Je trouve au Seuil La Légende dorée, de Voragine, et quelle n’est pas ma stupeur de constater qu’il s’agit d’un simple reprint!
Comment cette maison, l’une des trois plus grandes en édition littéraire, peut-elle prendre le risque de se déconsidérer en vendant un simple reprint de mauvaise qualité? On peut comprendre cela de la part d’une petite maison, qui aurait au moins le courage de proposer de grands textes pour un public restreint, mais du Seuil, non.
Oh, vous savez, peut-être que cela heurte un lettré comme vous, mais la réputation d’une maison d’édition me paraît une chose de bien peu d’importance en ce moment.
Combien sommes-nous à brûler d’impatience de lire votre analyse du “problème” socialiste ? …
Bon, vous n’avez pas eu de chance, vous auriez pu tomber sur la BD façon sainte poilade d’Archinaze de Tarabisco …
Voir l’avis de l’éditeur sur le site de la fnac !
Le Seuil ne se donne pas la peine d’améliorer des ouvrages dont les chiffres de vente ne seront jamais astronomiques mais qui sont encore suffisamment demandés pour justifier une réédition.

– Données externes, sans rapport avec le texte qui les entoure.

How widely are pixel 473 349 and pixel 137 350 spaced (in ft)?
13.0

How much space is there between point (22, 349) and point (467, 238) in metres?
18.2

Cette année j’ai rédigé un mémoire sur la traduction française du “Petit Monde de don Camillo”, ouvrage dont le succès phénoménal a permis au Seuil d’accéder à la place qui est la sienne dans le monde de l’édition. La traduction française est claffie de fautes diverses et variées (erreurs de traduction, contresens, fautes de français, anachronismes, sans parler des coupes sombres qui rendent le texte moins polémique…) mais est resservie telle quelle à chaque reprint.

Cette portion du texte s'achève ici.